## Available data:

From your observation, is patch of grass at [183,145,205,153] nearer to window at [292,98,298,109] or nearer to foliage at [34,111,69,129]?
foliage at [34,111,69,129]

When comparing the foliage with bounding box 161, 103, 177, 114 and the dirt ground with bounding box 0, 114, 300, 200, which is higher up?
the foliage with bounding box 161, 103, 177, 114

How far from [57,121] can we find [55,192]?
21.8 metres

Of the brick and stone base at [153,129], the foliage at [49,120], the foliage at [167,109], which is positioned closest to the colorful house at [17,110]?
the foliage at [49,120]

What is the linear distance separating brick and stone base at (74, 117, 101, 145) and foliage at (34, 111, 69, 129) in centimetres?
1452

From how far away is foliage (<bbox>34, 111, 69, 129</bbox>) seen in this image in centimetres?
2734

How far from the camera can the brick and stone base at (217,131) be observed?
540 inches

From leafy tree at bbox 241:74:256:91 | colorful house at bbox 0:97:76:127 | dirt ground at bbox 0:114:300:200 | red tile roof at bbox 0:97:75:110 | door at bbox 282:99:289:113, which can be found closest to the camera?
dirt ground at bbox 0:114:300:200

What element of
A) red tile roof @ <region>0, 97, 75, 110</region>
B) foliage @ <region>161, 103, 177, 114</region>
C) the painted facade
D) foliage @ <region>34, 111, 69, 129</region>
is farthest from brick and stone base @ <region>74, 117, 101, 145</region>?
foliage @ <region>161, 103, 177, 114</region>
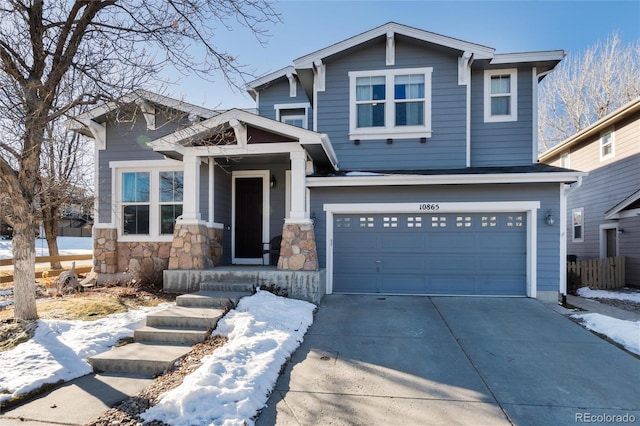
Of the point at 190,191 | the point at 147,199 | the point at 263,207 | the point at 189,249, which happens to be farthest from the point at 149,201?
the point at 263,207

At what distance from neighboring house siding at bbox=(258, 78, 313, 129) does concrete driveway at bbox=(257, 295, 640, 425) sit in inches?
272

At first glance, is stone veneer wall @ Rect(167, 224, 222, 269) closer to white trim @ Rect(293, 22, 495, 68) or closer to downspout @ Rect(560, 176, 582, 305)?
white trim @ Rect(293, 22, 495, 68)

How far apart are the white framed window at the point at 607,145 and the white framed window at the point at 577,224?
231 centimetres

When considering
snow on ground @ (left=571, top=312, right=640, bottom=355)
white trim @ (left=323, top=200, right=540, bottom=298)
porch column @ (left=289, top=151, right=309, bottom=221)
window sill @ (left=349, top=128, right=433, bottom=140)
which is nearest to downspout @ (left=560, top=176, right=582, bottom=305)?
white trim @ (left=323, top=200, right=540, bottom=298)

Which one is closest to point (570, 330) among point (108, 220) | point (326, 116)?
point (326, 116)

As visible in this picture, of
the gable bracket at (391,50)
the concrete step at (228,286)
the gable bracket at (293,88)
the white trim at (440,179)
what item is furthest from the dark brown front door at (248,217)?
the gable bracket at (391,50)

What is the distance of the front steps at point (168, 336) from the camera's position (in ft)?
13.6

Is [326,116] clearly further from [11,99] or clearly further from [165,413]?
[165,413]

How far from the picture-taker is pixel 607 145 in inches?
481

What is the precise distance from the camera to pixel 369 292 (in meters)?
8.04

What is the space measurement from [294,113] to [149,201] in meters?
4.84

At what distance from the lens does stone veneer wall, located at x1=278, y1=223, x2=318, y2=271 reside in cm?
702

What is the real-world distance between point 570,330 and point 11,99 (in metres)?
9.30

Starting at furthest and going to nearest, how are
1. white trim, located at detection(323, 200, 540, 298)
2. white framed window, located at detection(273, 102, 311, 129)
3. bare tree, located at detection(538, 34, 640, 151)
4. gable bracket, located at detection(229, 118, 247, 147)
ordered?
bare tree, located at detection(538, 34, 640, 151)
white framed window, located at detection(273, 102, 311, 129)
white trim, located at detection(323, 200, 540, 298)
gable bracket, located at detection(229, 118, 247, 147)
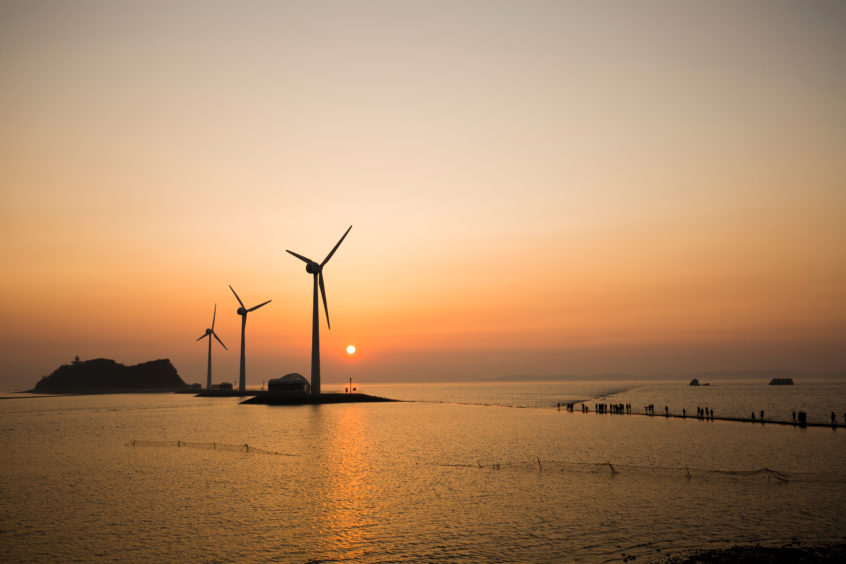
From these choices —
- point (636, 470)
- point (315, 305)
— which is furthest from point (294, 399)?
point (636, 470)

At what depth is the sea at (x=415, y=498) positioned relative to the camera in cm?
2750

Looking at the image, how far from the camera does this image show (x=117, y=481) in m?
45.7

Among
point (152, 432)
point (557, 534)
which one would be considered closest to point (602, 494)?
point (557, 534)

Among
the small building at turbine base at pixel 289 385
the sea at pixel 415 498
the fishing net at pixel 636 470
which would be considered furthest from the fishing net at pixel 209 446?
the small building at turbine base at pixel 289 385

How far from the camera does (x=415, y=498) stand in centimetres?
3912

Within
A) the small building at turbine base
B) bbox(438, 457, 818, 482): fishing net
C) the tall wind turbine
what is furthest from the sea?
the small building at turbine base

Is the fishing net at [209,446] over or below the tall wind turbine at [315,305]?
below

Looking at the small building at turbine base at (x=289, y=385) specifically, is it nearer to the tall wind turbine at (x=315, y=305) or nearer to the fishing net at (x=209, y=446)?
the tall wind turbine at (x=315, y=305)

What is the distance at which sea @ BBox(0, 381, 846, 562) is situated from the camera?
27.5 meters

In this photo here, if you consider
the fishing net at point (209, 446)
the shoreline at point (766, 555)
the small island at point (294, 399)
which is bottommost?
the small island at point (294, 399)

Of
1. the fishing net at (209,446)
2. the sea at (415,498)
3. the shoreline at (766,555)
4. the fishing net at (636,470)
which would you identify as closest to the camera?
the shoreline at (766,555)

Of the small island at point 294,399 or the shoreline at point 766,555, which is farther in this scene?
the small island at point 294,399

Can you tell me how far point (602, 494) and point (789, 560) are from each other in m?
17.2

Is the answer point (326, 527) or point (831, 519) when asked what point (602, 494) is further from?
point (326, 527)
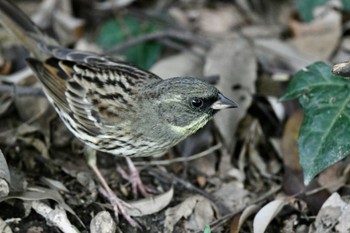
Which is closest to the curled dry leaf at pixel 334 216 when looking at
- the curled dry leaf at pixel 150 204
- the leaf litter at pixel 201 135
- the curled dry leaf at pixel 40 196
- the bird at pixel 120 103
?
the leaf litter at pixel 201 135

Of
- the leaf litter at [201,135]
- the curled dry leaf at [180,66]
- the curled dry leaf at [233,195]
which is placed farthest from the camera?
the curled dry leaf at [180,66]

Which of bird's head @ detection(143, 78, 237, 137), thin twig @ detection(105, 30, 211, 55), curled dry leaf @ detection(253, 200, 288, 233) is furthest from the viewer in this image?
thin twig @ detection(105, 30, 211, 55)

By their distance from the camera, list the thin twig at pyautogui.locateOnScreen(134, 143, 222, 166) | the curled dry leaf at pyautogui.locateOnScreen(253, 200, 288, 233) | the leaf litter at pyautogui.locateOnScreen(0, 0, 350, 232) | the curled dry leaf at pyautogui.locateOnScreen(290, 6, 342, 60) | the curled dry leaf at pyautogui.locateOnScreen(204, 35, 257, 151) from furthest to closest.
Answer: the curled dry leaf at pyautogui.locateOnScreen(290, 6, 342, 60) → the curled dry leaf at pyautogui.locateOnScreen(204, 35, 257, 151) → the thin twig at pyautogui.locateOnScreen(134, 143, 222, 166) → the leaf litter at pyautogui.locateOnScreen(0, 0, 350, 232) → the curled dry leaf at pyautogui.locateOnScreen(253, 200, 288, 233)

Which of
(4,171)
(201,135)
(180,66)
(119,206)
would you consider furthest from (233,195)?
(4,171)

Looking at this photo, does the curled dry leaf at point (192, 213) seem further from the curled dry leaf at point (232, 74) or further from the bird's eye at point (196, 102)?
the bird's eye at point (196, 102)

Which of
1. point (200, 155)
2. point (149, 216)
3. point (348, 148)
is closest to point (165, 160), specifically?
point (200, 155)

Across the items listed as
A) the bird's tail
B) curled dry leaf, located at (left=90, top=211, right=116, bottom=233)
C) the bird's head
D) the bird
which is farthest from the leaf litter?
the bird's head

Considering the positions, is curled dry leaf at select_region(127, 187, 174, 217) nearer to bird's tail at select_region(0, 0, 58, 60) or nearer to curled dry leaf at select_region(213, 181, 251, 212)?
curled dry leaf at select_region(213, 181, 251, 212)
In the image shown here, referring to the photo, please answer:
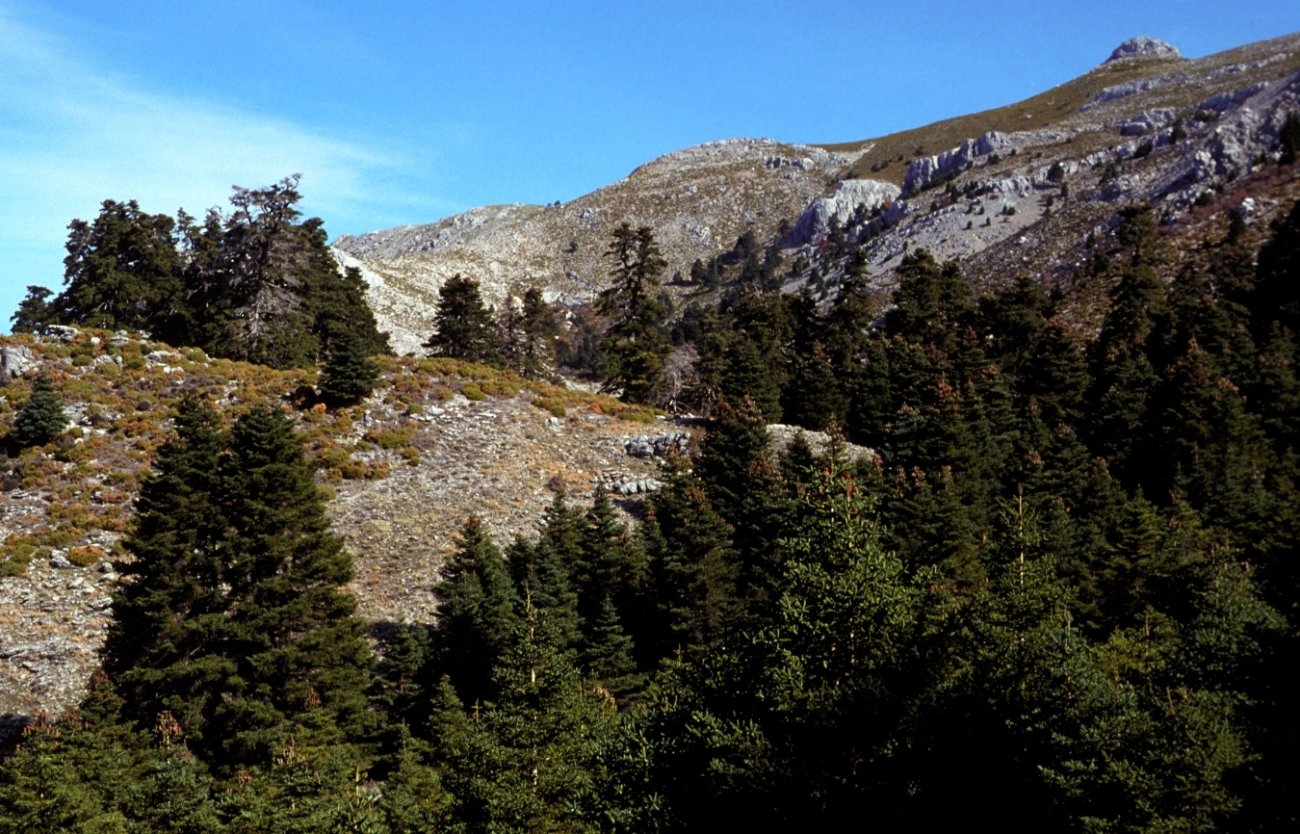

## Aim of the exercise:
Swap every "brick and stone base" in the items for "masonry base", keep everything else unchanged, and give the items back without the pictures.

## Result:
From your observation, is patch of grass at [183,145,205,153] nearer to window at [292,98,298,109] or nearer to foliage at [34,111,69,129]?
foliage at [34,111,69,129]

When comparing the foliage with bounding box 161, 103, 177, 114 and the dirt ground with bounding box 0, 114, 300, 200, which is higher up?
the foliage with bounding box 161, 103, 177, 114

How far from [57,121] can we find [55,192]?
21.8 metres

Of the masonry base at [153,129], the foliage at [49,120], the foliage at [167,109], which is positioned closest to the colorful house at [17,110]?
the foliage at [49,120]

What is the linear distance separating masonry base at (74, 117, 101, 145) and foliage at (34, 111, 69, 129) in centimetres?
1452

From how far away is foliage (<bbox>34, 111, 69, 129</bbox>) seen in this image in centimetres?
2734

How far from the camera can the masonry base at (217,131) be observed?
540 inches

From leafy tree at bbox 241:74:256:91 | colorful house at bbox 0:97:76:127 | dirt ground at bbox 0:114:300:200 | red tile roof at bbox 0:97:75:110 | door at bbox 282:99:289:113, which can be found closest to the camera?
dirt ground at bbox 0:114:300:200

What element of
A) red tile roof @ <region>0, 97, 75, 110</region>
B) foliage @ <region>161, 103, 177, 114</region>
C) the painted facade
D) foliage @ <region>34, 111, 69, 129</region>
is farthest from masonry base @ <region>74, 117, 101, 145</region>?
foliage @ <region>161, 103, 177, 114</region>
Of the point at 190,191 | the point at 147,199 | the point at 263,207 | the point at 189,249, which happens to be farthest from the point at 149,201?
the point at 263,207

At what distance from neighboring house siding at bbox=(258, 78, 313, 129) does concrete driveway at bbox=(257, 295, 640, 425) sit in inches?
272

At first glance, is stone veneer wall @ Rect(167, 224, 222, 269) closer to white trim @ Rect(293, 22, 495, 68) or closer to downspout @ Rect(560, 176, 582, 305)?
white trim @ Rect(293, 22, 495, 68)

How far apart are the white framed window at the point at 607,145 and the white framed window at the point at 577,224?
231 centimetres

When considering
snow on ground @ (left=571, top=312, right=640, bottom=355)
white trim @ (left=323, top=200, right=540, bottom=298)
porch column @ (left=289, top=151, right=309, bottom=221)
window sill @ (left=349, top=128, right=433, bottom=140)
which is nearest to downspout @ (left=560, top=176, right=582, bottom=305)?
white trim @ (left=323, top=200, right=540, bottom=298)

Which one is closest to point (570, 330) among point (108, 220) | point (326, 116)?
point (326, 116)

As visible in this picture, of
the gable bracket at (391,50)
the concrete step at (228,286)
the gable bracket at (293,88)
the white trim at (440,179)
what item is furthest from the dark brown front door at (248,217)?
the gable bracket at (391,50)

What is the distance of the front steps at point (168, 336) from the camera's position (in ft)?
13.6

Is [326,116] clearly further from [11,99] or clearly further from [165,413]?
[165,413]

How far from the picture-taker is pixel 607 145 in inches?
481

What is the precise distance from the camera to pixel 369 292 (in meters)?
8.04

What is the space measurement from [294,113] to [149,201] in meters?
4.84

At what distance from the lens does stone veneer wall, located at x1=278, y1=223, x2=318, y2=271 reside in cm?
702

What is the real-world distance between point 570,330 and point 11,99 (in metres)?
9.30

Starting at furthest and going to nearest, how are
1. white trim, located at detection(323, 200, 540, 298)
2. white framed window, located at detection(273, 102, 311, 129)
3. bare tree, located at detection(538, 34, 640, 151)
4. gable bracket, located at detection(229, 118, 247, 147)
ordered?
bare tree, located at detection(538, 34, 640, 151)
white framed window, located at detection(273, 102, 311, 129)
white trim, located at detection(323, 200, 540, 298)
gable bracket, located at detection(229, 118, 247, 147)
From these choices —
- point (636, 470)
- point (315, 305)
— which is furthest from point (294, 399)?
point (636, 470)

At what depth is the sea at (x=415, y=498) positioned relative to the camera in cm?
2750

Looking at the image, how far from the camera does this image show (x=117, y=481) in m?
45.7

Among
point (152, 432)
point (557, 534)
which one would be considered closest to point (602, 494)?
point (557, 534)

Among
the small building at turbine base at pixel 289 385
the sea at pixel 415 498
the fishing net at pixel 636 470
which would be considered furthest from the fishing net at pixel 209 446?
the small building at turbine base at pixel 289 385

How far from the camera does (x=415, y=498) stand in centimetres?
3912

Within
A) the small building at turbine base
B) bbox(438, 457, 818, 482): fishing net
C) the tall wind turbine
what is furthest from the sea?
the small building at turbine base

Is the fishing net at [209,446] over or below the tall wind turbine at [315,305]?
below

Looking at the small building at turbine base at (x=289, y=385) specifically, is it nearer to the tall wind turbine at (x=315, y=305) or nearer to the fishing net at (x=209, y=446)?
the tall wind turbine at (x=315, y=305)

What is the distance at which sea @ BBox(0, 381, 846, 562) is situated from the camera?
27.5 meters

In this photo here, if you consider
the fishing net at point (209, 446)
the shoreline at point (766, 555)
the small island at point (294, 399)
which is bottommost?
the small island at point (294, 399)

Of
1. the fishing net at (209,446)
2. the sea at (415,498)
3. the shoreline at (766,555)
4. the fishing net at (636,470)
which would you identify as closest to the camera?
the shoreline at (766,555)

Of the small island at point 294,399 or the shoreline at point 766,555, which is farther in this scene?
the small island at point 294,399

Can you tell me how far point (602, 494) and point (789, 560) are from each other in m?
17.2

Is the answer point (326, 527) or point (831, 519) when asked what point (602, 494) is further from?
point (326, 527)
Which is closest to the curled dry leaf at pixel 334 216 when looking at
- the curled dry leaf at pixel 150 204
- the leaf litter at pixel 201 135
- the curled dry leaf at pixel 40 196
- the bird at pixel 120 103
?
the leaf litter at pixel 201 135

Of
- the leaf litter at [201,135]
- the curled dry leaf at [180,66]
- the curled dry leaf at [233,195]
which is placed farthest from the camera?
the curled dry leaf at [180,66]

Which of bird's head @ detection(143, 78, 237, 137), thin twig @ detection(105, 30, 211, 55), curled dry leaf @ detection(253, 200, 288, 233) is furthest from the viewer in this image?
thin twig @ detection(105, 30, 211, 55)

By their distance from the camera, list the thin twig at pyautogui.locateOnScreen(134, 143, 222, 166) | the curled dry leaf at pyautogui.locateOnScreen(253, 200, 288, 233) | the leaf litter at pyautogui.locateOnScreen(0, 0, 350, 232) | the curled dry leaf at pyautogui.locateOnScreen(290, 6, 342, 60) | the curled dry leaf at pyautogui.locateOnScreen(204, 35, 257, 151) from furthest to closest.
Answer: the curled dry leaf at pyautogui.locateOnScreen(290, 6, 342, 60) → the curled dry leaf at pyautogui.locateOnScreen(204, 35, 257, 151) → the thin twig at pyautogui.locateOnScreen(134, 143, 222, 166) → the leaf litter at pyautogui.locateOnScreen(0, 0, 350, 232) → the curled dry leaf at pyautogui.locateOnScreen(253, 200, 288, 233)

Which of
(4,171)
(201,135)
(180,66)
(119,206)
would you consider furthest from (233,195)?
(4,171)

Looking at this photo, does the curled dry leaf at point (192, 213) seem further from the curled dry leaf at point (232, 74) or further from the bird's eye at point (196, 102)?
the bird's eye at point (196, 102)

Which of
1. point (200, 155)
2. point (149, 216)
3. point (348, 148)
is closest to point (165, 160), specifically?
point (200, 155)

Across the items listed as
A) the bird's tail
B) curled dry leaf, located at (left=90, top=211, right=116, bottom=233)
C) the bird's head
D) the bird
which is farthest from the leaf litter?
the bird's head

Considering the positions, is curled dry leaf at select_region(127, 187, 174, 217) nearer to bird's tail at select_region(0, 0, 58, 60) or nearer to curled dry leaf at select_region(213, 181, 251, 212)?
curled dry leaf at select_region(213, 181, 251, 212)
In the image shown here, referring to the photo, please answer:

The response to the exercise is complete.